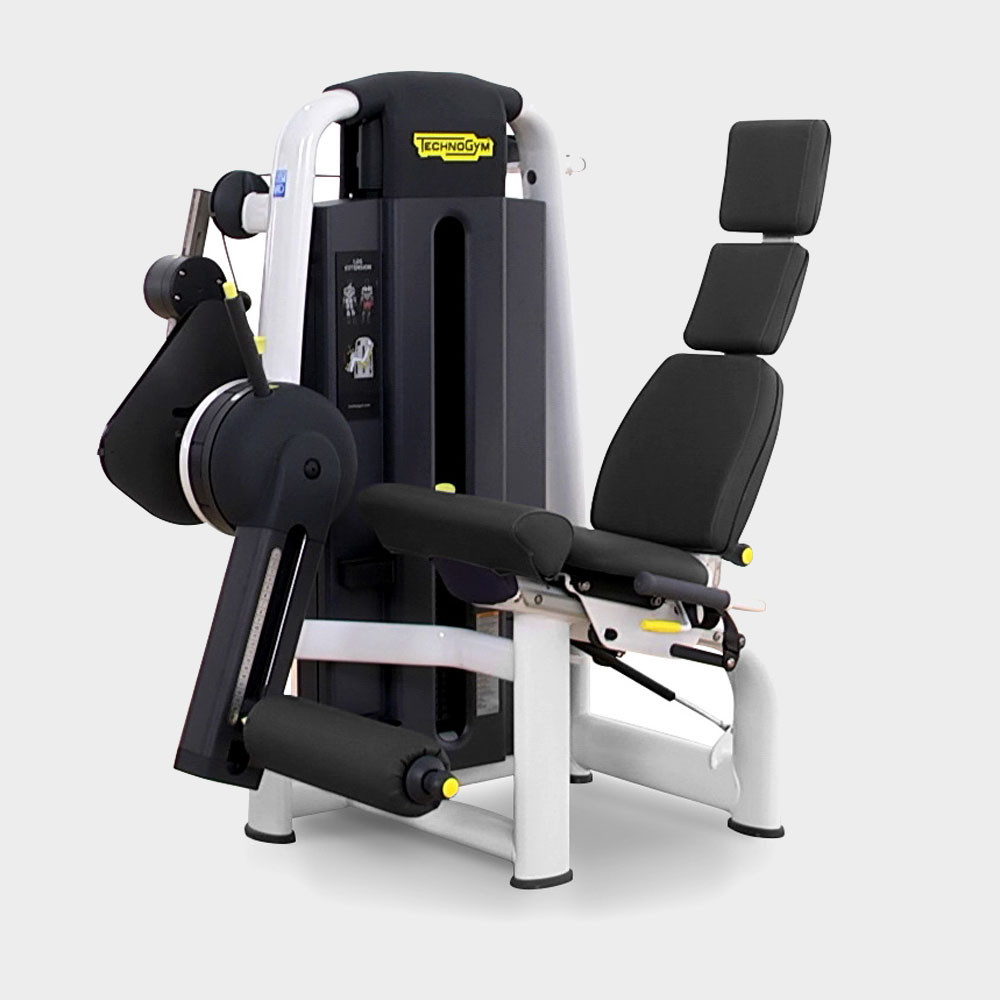 SELECTION - LEG EXTENSION MED Technogym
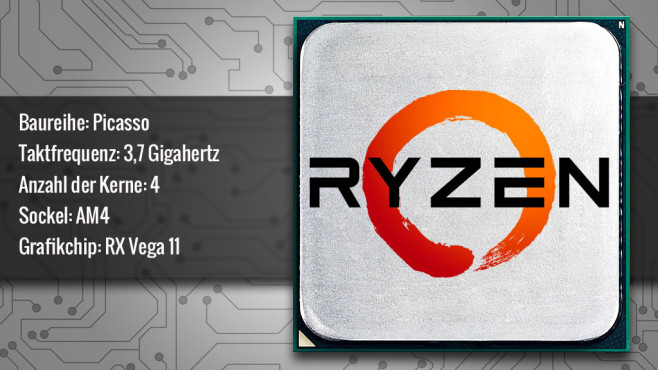 AMD Ryzen 5 3400G (Picasso) ©AMD, COMPUTER BILD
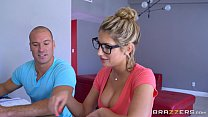 Brazzers - Sexy nerd August Ames needs a study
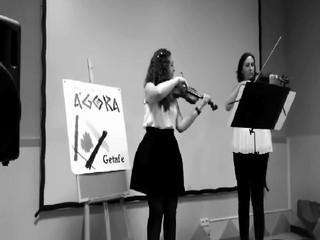 Dúo de violines. Eleanor Rigby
---+---
* [PROBLEM TO WORK ON]
Going from the line holding "AMD Ryzen 5" to the last line of the data above, reproduce every line exactly, both included, with the pictures omitted.

* [YOUR SOLUTION]
 AMD Ryzen 5 3400G (Picasso) ©AMD, COMPUTER BILD
 Brazzers - Sexy nerd August Ames needs a study
 Dúo de violines. Eleanor Rigby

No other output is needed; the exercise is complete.